* [YOUR INSTRUCTIONS]: Reproduce the lines of the listing below, starting at the line that contains "How far apart" and ending at the last line of the listing, with both ends included.
##########
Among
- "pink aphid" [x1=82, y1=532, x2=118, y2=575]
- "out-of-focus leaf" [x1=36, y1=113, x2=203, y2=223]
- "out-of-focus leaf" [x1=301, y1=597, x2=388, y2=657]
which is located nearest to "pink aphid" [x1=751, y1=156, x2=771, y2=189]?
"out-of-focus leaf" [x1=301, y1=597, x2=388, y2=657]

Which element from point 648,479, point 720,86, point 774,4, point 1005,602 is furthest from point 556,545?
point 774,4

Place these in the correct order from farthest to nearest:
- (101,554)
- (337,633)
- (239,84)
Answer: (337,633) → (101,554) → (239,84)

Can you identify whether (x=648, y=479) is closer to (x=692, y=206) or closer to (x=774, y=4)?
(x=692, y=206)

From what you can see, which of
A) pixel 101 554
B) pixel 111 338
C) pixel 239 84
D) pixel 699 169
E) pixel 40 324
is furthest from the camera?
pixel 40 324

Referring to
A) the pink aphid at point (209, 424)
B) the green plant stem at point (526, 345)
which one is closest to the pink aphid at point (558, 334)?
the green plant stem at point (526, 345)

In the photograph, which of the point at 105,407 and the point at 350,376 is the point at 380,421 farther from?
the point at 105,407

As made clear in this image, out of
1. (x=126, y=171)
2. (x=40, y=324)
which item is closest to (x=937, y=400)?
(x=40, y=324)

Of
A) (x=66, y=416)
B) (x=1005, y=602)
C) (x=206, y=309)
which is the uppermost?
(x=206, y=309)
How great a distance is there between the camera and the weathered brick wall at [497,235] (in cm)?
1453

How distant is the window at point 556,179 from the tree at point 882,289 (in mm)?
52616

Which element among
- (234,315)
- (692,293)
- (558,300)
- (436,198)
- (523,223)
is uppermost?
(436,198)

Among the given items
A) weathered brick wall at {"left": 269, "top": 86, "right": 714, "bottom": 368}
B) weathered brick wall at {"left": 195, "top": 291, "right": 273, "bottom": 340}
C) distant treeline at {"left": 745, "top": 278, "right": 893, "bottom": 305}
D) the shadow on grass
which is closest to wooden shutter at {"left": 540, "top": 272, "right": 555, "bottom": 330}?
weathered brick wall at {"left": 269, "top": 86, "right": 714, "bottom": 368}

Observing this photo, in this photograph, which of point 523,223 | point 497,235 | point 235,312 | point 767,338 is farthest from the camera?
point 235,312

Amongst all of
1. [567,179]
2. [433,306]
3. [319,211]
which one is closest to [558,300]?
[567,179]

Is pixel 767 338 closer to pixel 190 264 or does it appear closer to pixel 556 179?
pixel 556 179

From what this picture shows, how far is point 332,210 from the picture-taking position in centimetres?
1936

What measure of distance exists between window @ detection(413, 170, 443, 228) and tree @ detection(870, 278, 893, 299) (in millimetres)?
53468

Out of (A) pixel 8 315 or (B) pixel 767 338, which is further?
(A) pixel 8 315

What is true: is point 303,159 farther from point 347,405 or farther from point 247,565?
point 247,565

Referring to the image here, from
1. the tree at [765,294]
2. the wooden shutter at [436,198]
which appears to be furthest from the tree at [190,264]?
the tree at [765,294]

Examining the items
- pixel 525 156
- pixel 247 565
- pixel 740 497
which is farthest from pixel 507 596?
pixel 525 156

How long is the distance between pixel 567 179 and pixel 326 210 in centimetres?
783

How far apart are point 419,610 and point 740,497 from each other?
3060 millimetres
##########
* [IN RESPONSE]:
How far apart are point 419,610 and point 740,497 from each other?
3060 millimetres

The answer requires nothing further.